Moreover, CT radiation dose remained a concern and findings "frequently lacked clinical significance," so follow-up examinations were needed for clear diagnosis and decisions on clinical management, he told BIR delegates.
By comparison, photon-counting CT offered clear advantages by using a new kind of detector that differs from a standard energy integrating detector (scintillator). Photon-counting detectors directly transform x‐ray photons into electrical signals (without the two-step conversion process in a scintillator), to produce a digital signal that is not affected by electronics noise, explained Flohr, whose team was nominated for the 2021 German Future Award.
He said photon-counting CT could be "twice as sharp" as a standard scintillator CT because the detector pixels can be made smaller, while offering improved contrast to noise ratio, at lower radiation dose and with intrinsic spectral information.
Lung images of a post-COVID patient with photon-counting CT. Photon-counting allows for simultaneous acquisition and visualization of detailed structures (middle image) combined with functional information (image on the right). For comparison, an image acquired with conventional CT technology (on the left). Courtesy of Prof. Dr. Jiří Ferda, PhD, University Hospital Plzen, Czech Republic.Research had shown that in thoracic imaging, it not only provides sharper images but also could "increase reader confidence" for a diagnosis of interstitial lung disease, he added.
"Of course, further clinical studies will be needed to demonstrate the clinical potential photon-counting has, in differential diagnosis and follow up of lung diseases," Flohr said.
Clinical promise in cardiac imaging
Good spatial resolution was also "of the essence" in cardiovascular imaging.
"The biggest risk factor to obtain a non-diagnostic coronary CTA is still the presence of severe calcifications," he continued. "With its high spatial resolution, photon-counting CT can address this challenge. The overestimation of stenosis because of calcifications can be significantly reduced with photon-counting CT."
Research had shown that the diagnostic quality of images obtained with the technology "was much better with regard to calcium blooming" compared with energy-integrating CT.
The quantification and characterization of coronary plaques is another hot topic in cardiology today because both the total plaque burden and the composition of the plaques are an indicator of the likelihood of future cardiac events. And plaques with a high lipid content are particularly suspicious," he noted.

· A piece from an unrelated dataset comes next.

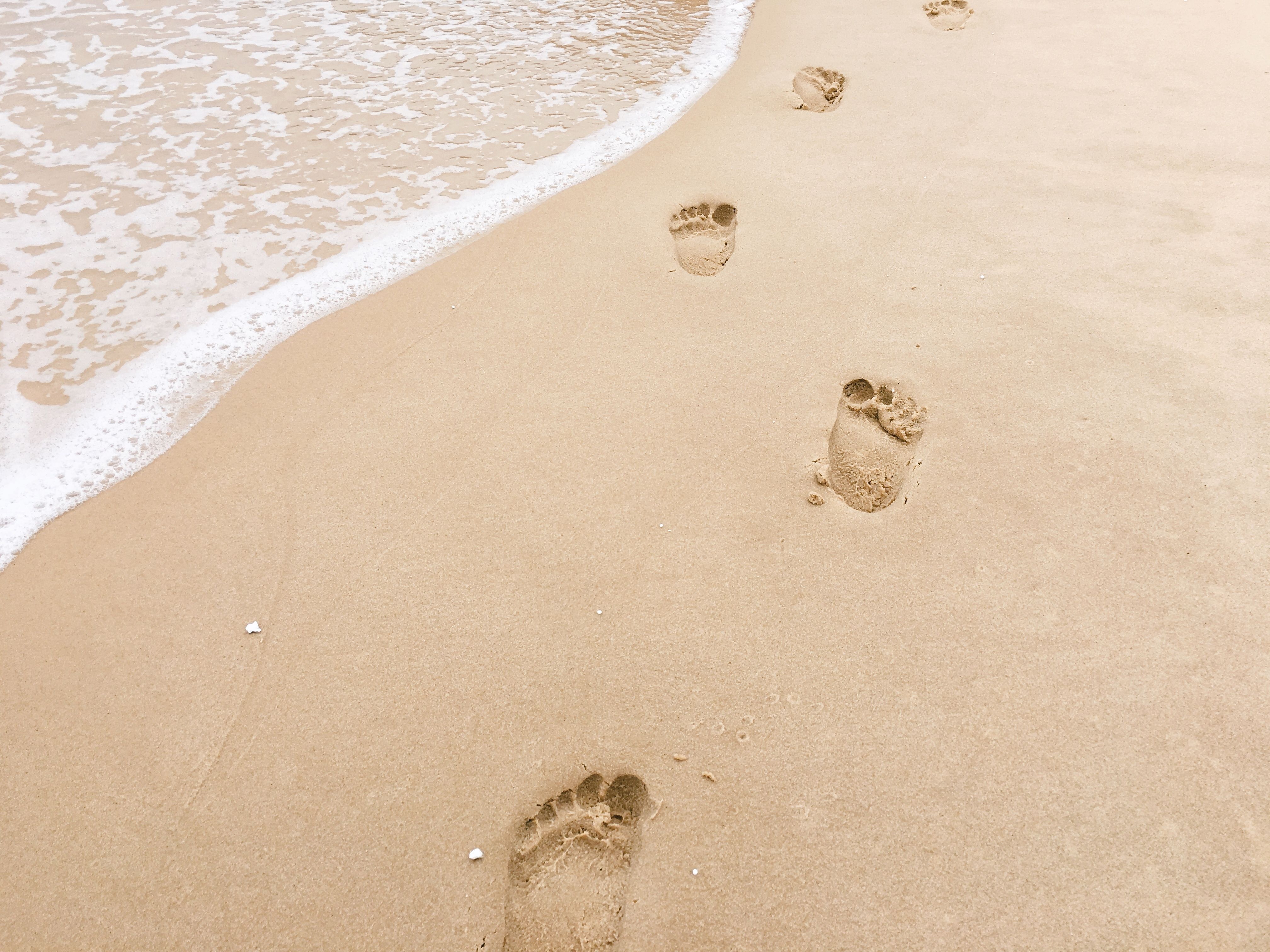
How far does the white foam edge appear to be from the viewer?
2.46 meters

Photon-counting CT can help with improved plaque characterisation and quantification. He said spectral data, in conjunction with very high spatial and temporal resolution, could also enable new applications to make CT more reliable and more accessible to a wider patient range.
"I think we are likely to see that the great wealth of information in the high resolution spectral photon-counting data will be exploited even better with learning-based algorithms," he concluded.